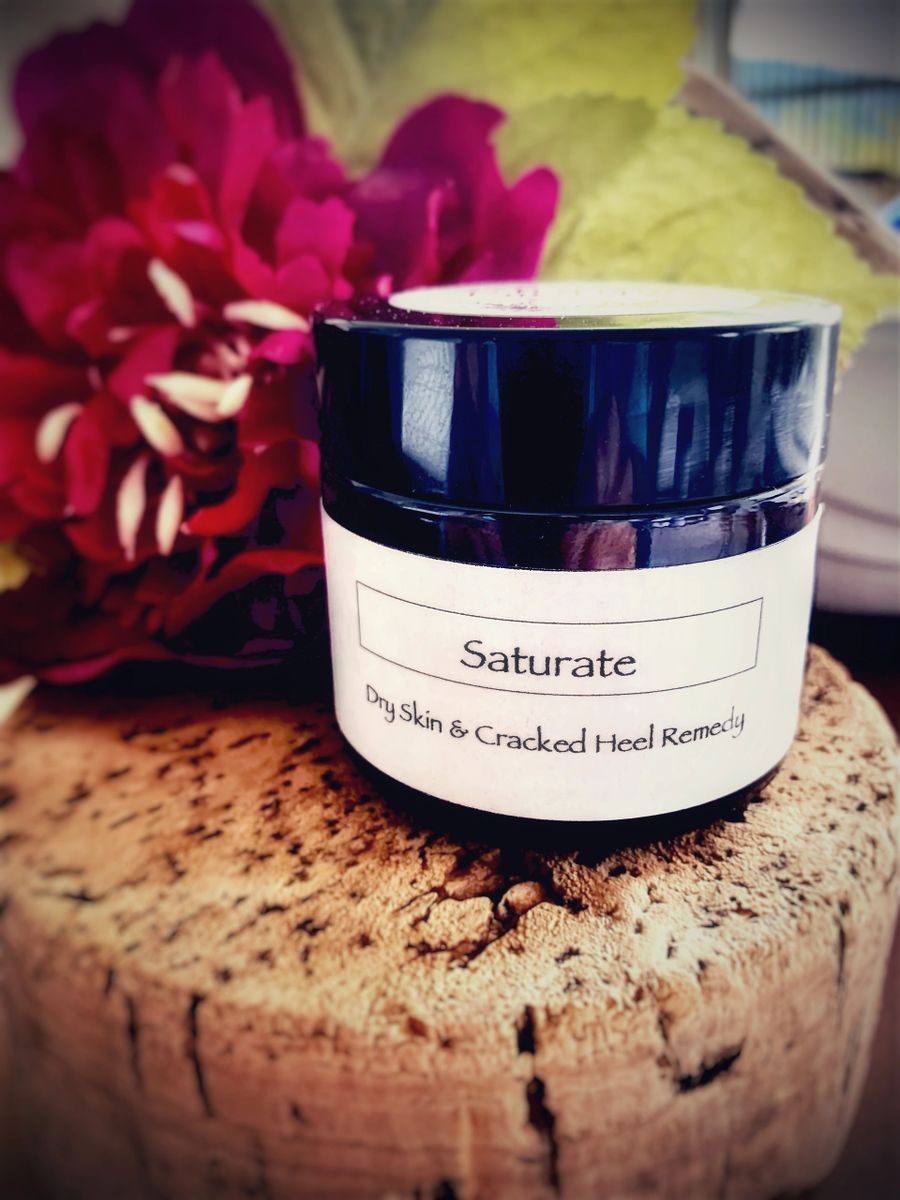 Saturate Dry & Cracked Skin Cream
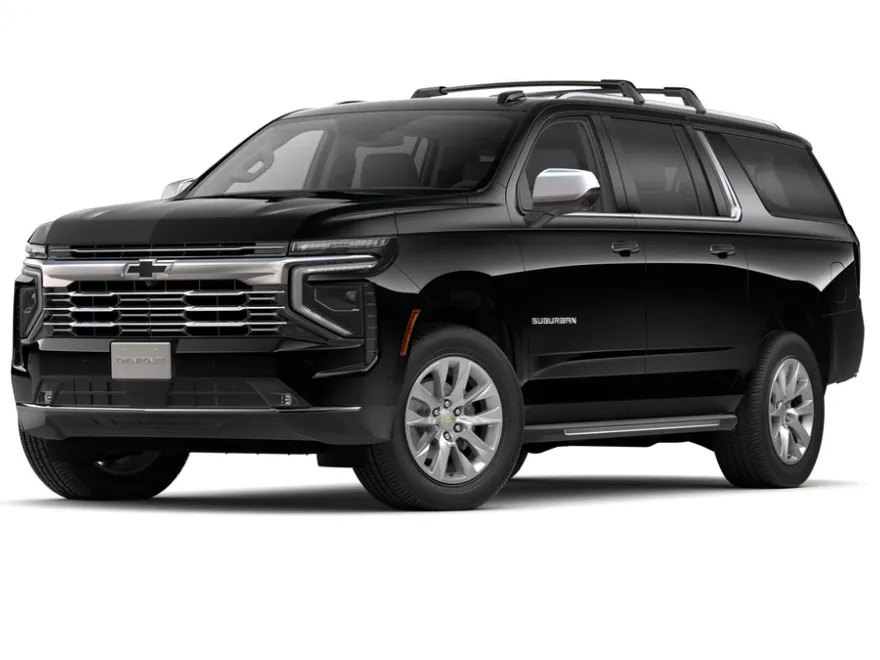 2025 Chevrolet Suburban Premier photo 1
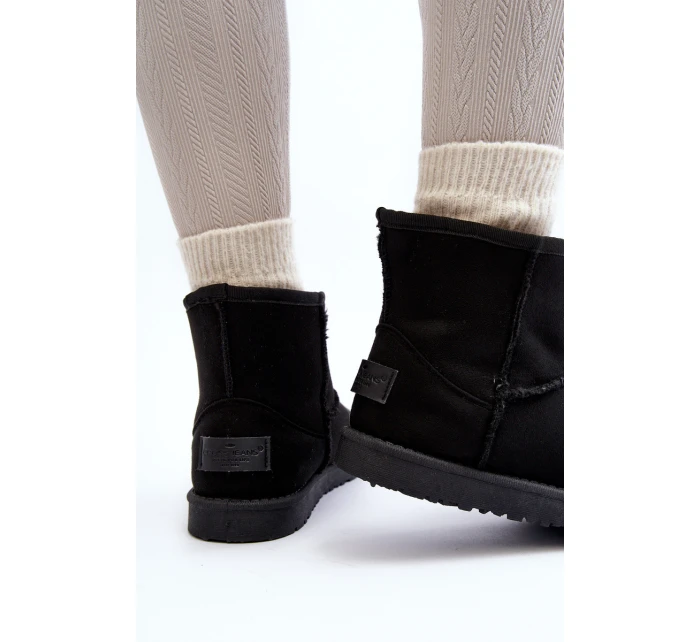 Dámské sněhule Cross Jeans MM2R4023C Beige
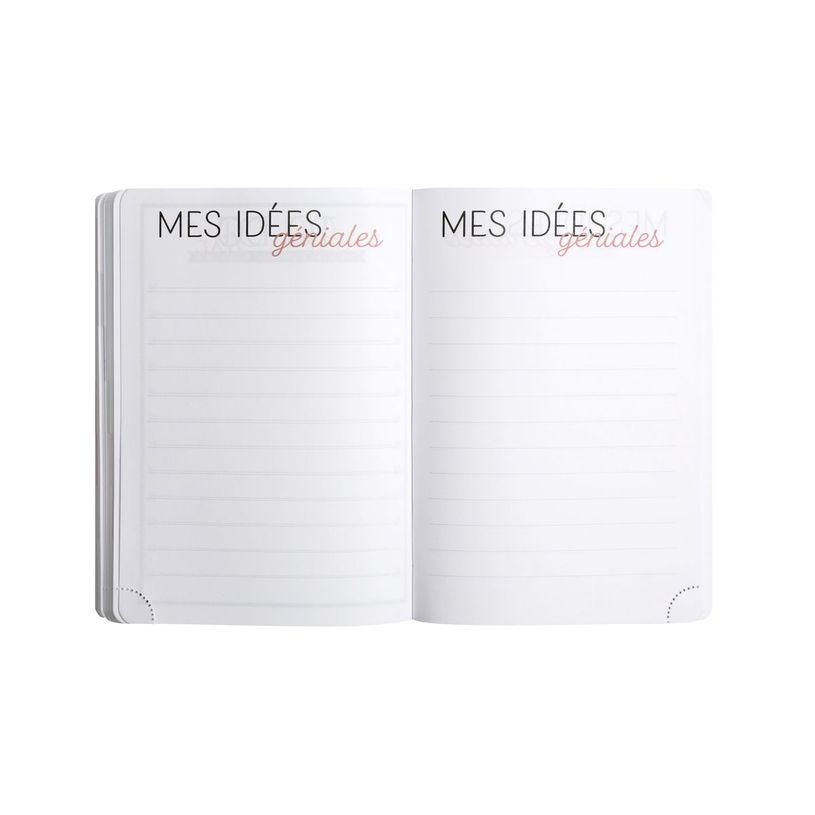 3660942072113-Agenda Papillon - 1 jour par page - 12 x 17 cm - disponible dans différentes couleurs - E-P_400005829_9-4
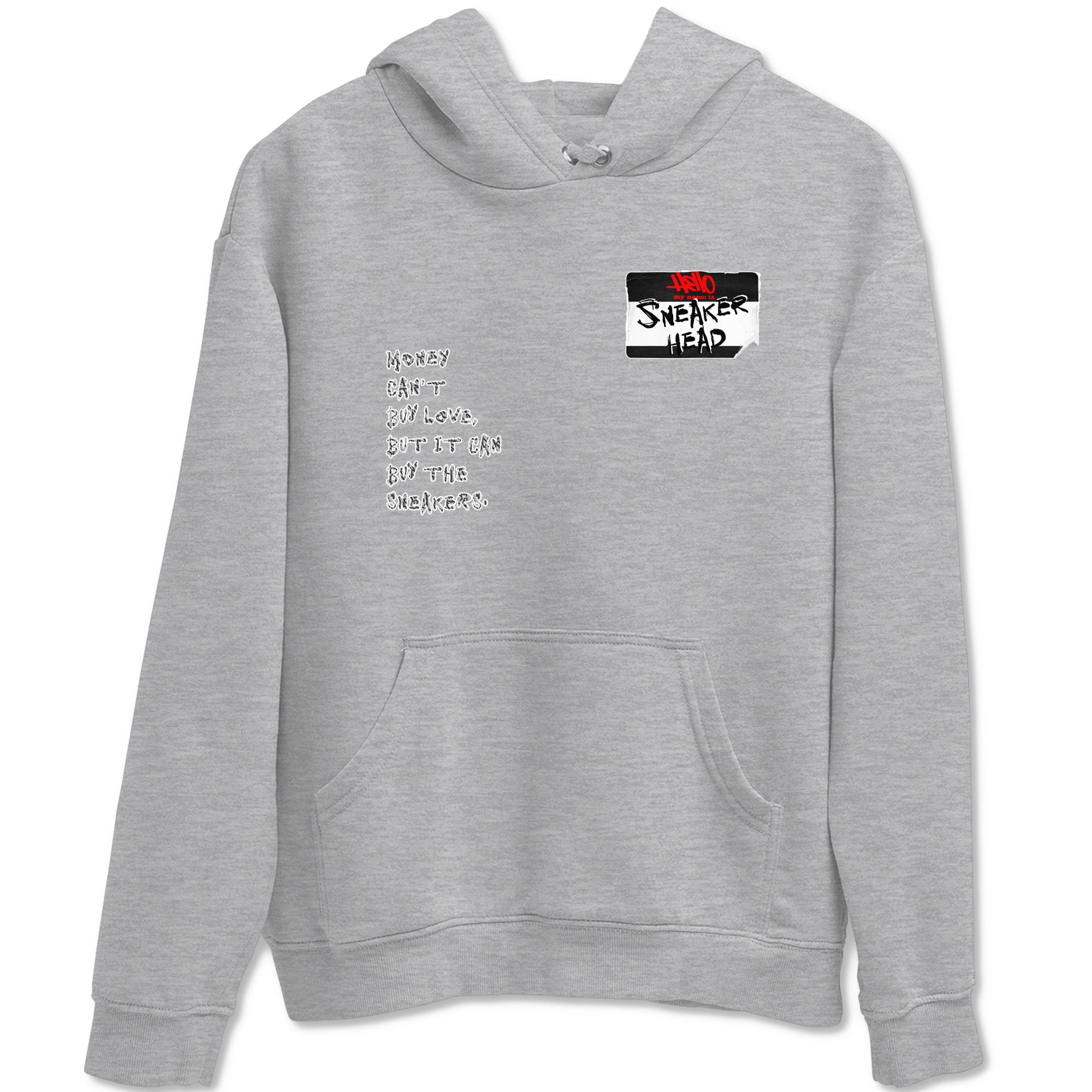 snkmatch Badge snkmatch Tees - Air Jordan 3 Black Cement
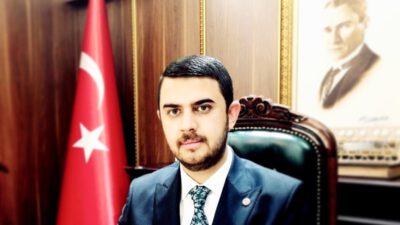 Hüseyin Mesut ALVER, ‘Çanakkale Ruhu’ Türkiye’yi, 21’inci yüzyılın milli mücadelesinde zaferlere taşıyacak.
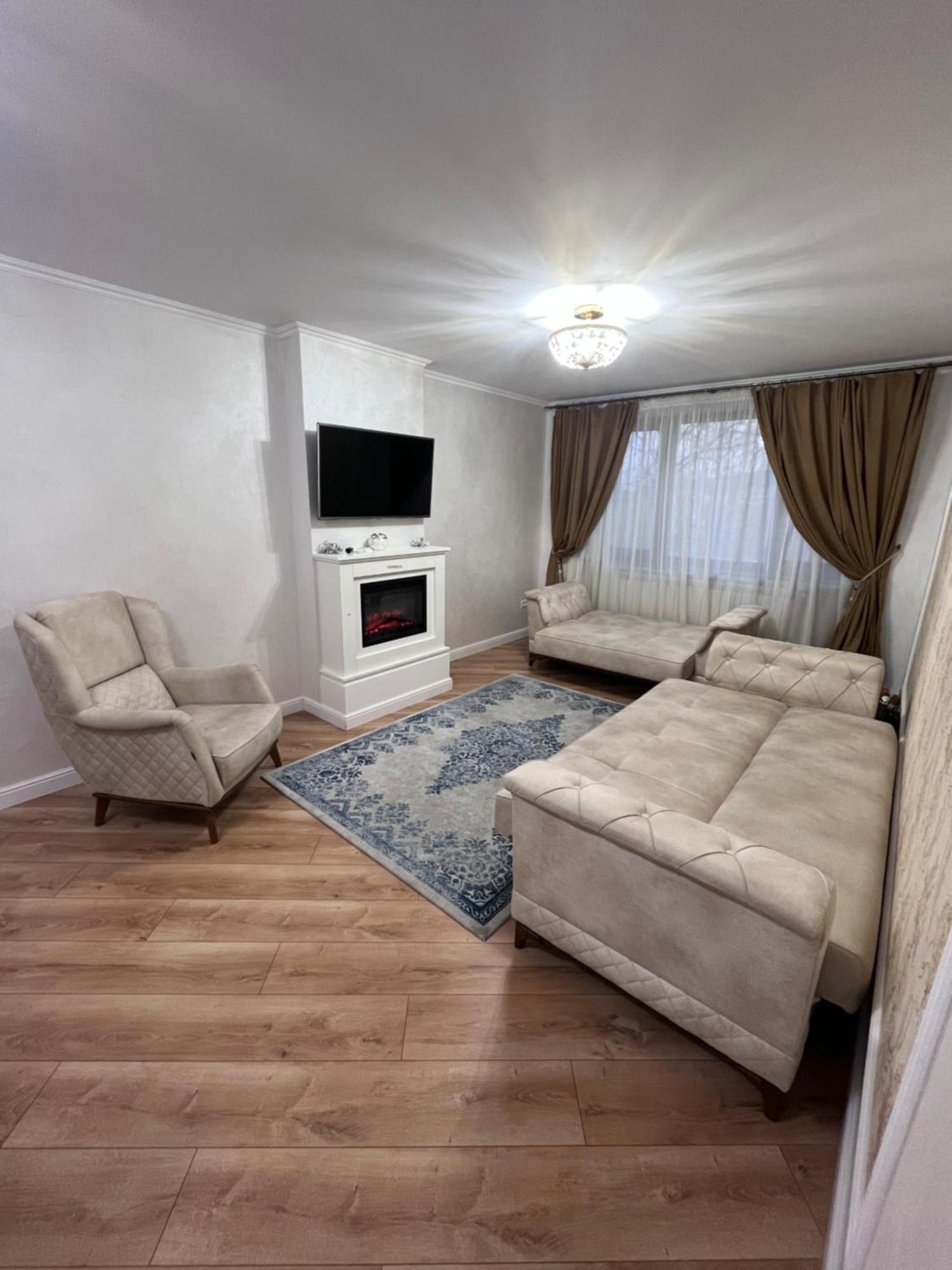 Apartament In Botosani Exterior photo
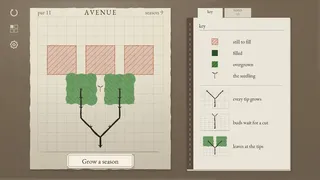 Скриншот 5 к игре Topiary: A Pruning Puzzle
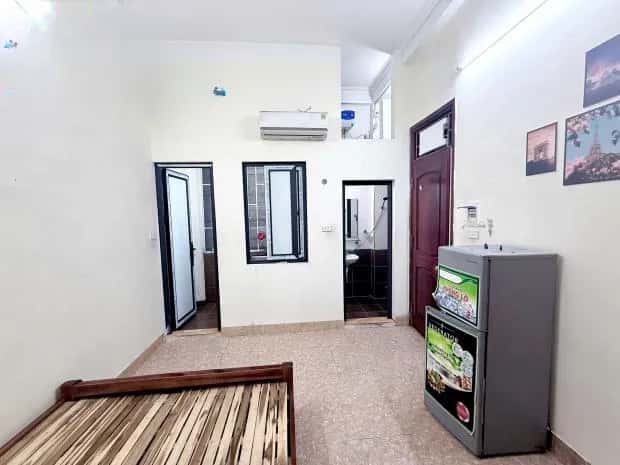 Cho thuê phòng trọ Đường Đình Thôn Nam Từ Liêm, Hà Nội – 1 phòng ngủ, giá 3.6 triệu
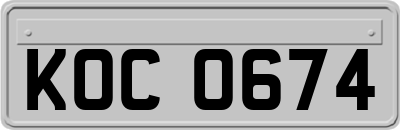 KOC0674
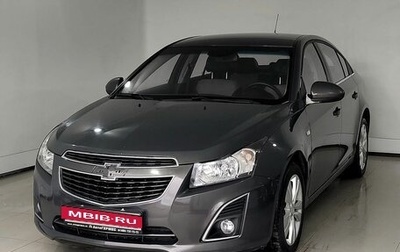Chevrolet Cruze II, 2013 год, 990 000 рублей, 1 фотография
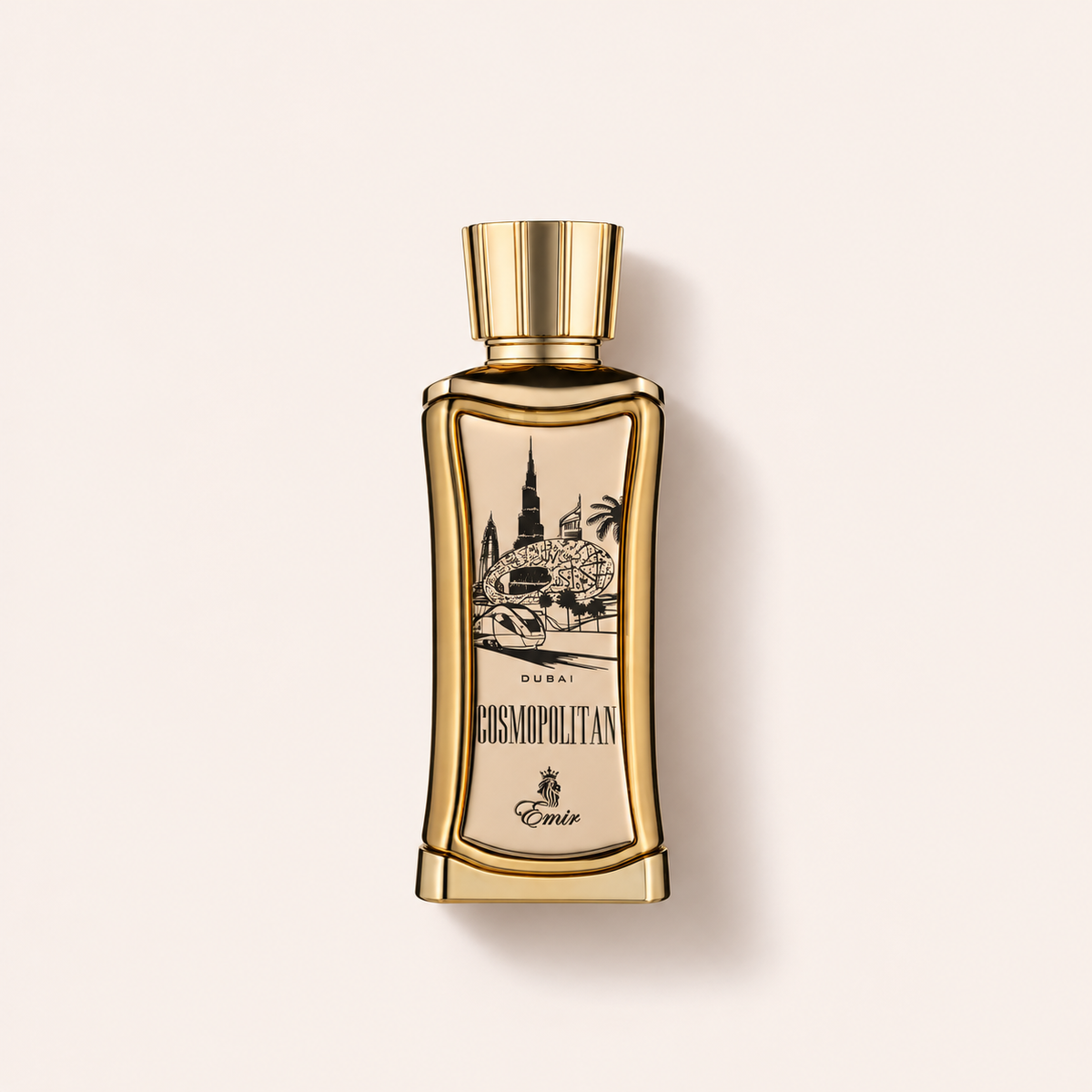 Emir Cosmopolitan Dubai 85 ml – parfémovaná voda – MrRizz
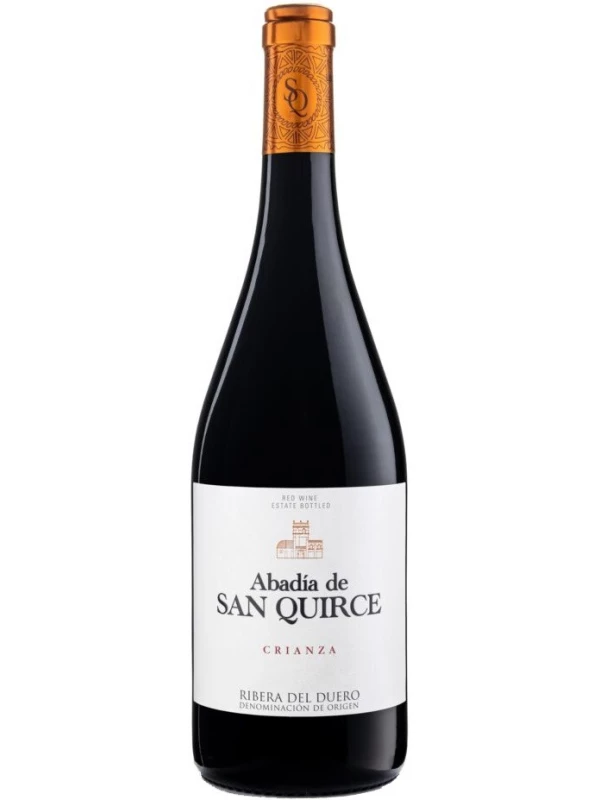 Abadia de San Quirce Crianza, Ribera del Duero DO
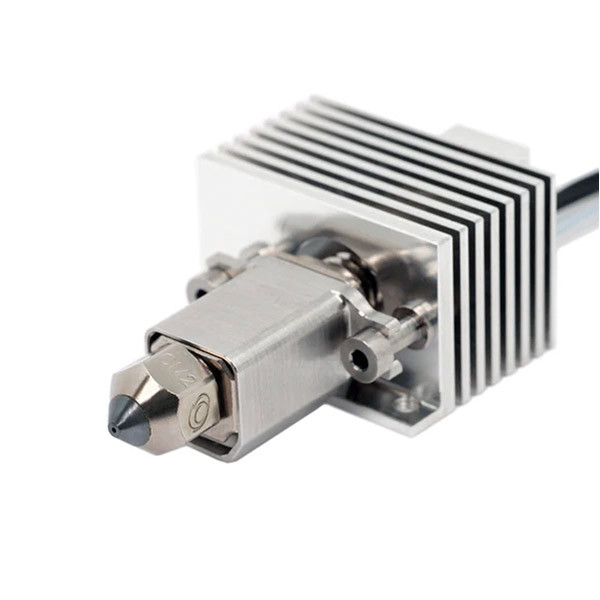 Micro Swiss FlowTech™ CM2™ CHT - Hardened Tip - High Flow - Hotend for Bambu Lab X1/X1C DAR02206 - 1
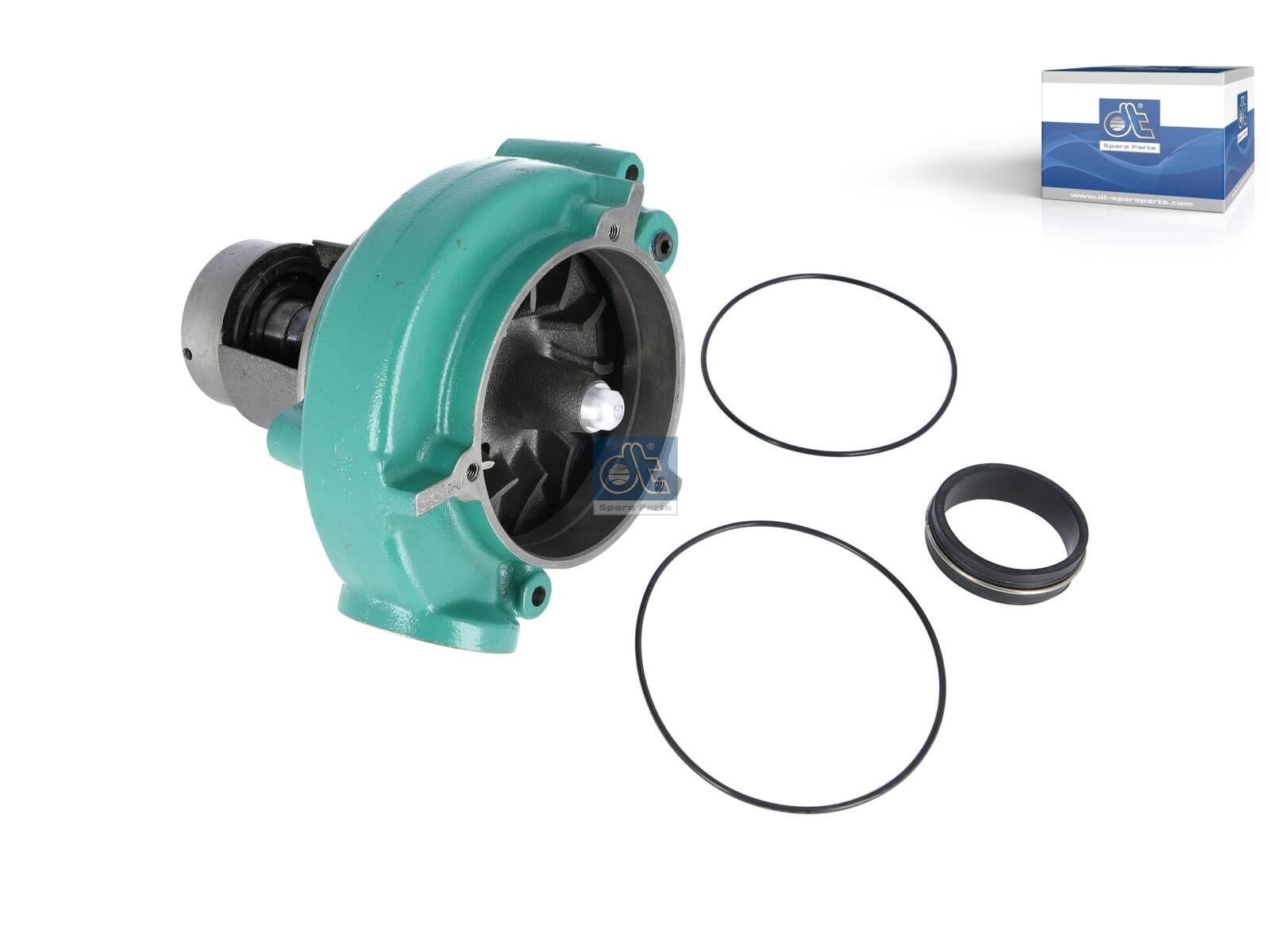 DT Spare Parts 2.15269 Wasserpumpe, DI: 132 mm passend für Volvo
════
**Objectif de la tâche**
Reformulez l'ensemble des entrées ci-dessus en une liste numérotée, sans aucune ligne vide. Omettez les images dans votre réponse.

**Corrigé de l'exercice**
1.  Saturate Dry & Cracked Skin Cream
2.  2025 Chevrolet Suburban Premier photo 1
3.  Dámské sněhule Cross Jeans MM2R4023C Beige
4.  3660942072113-Agenda Papillon - 1 jour par page - 12 x 17 cm - disponible dans différentes couleurs - E-P_400005829_9-4
5.  snkmatch Badge snkmatch Tees - Air Jordan 3 Black Cement
6.  Hüseyin Mesut ALVER, ‘Çanakkale Ruhu’ Türkiye’yi, 21’inci yüzyılın milli mücadelesinde zaferlere taşıyacak.
7.  Apartament In Botosani Exterior photo
8.  Скриншот 5 к игре Topiary: A Pruning Puzzle
9.  Cho thuê phòng trọ Đường Đình Thôn Nam Từ Liêm, Hà Nội – 1 phòng ngủ, giá 3.6 triệu
10.  KOC0674
11. Chevrolet Cruze II, 2013 год, 990 000 рублей, 1 фотография
12.  Emir Cosmopolitan Dubai 85 ml – parfémovaná voda – MrRizz
13.  Abadia de San Quirce Crianza, Ribera del Duero DO
14.  Micro Swiss FlowTech™ CM2™ CHT - Hardened Tip - High Flow - Hotend for Bambu Lab X1/X1C DAR02206 - 1
15.  DT Spare Parts 2.15269 Wasserpumpe, DI: 132 mm passend für Volvo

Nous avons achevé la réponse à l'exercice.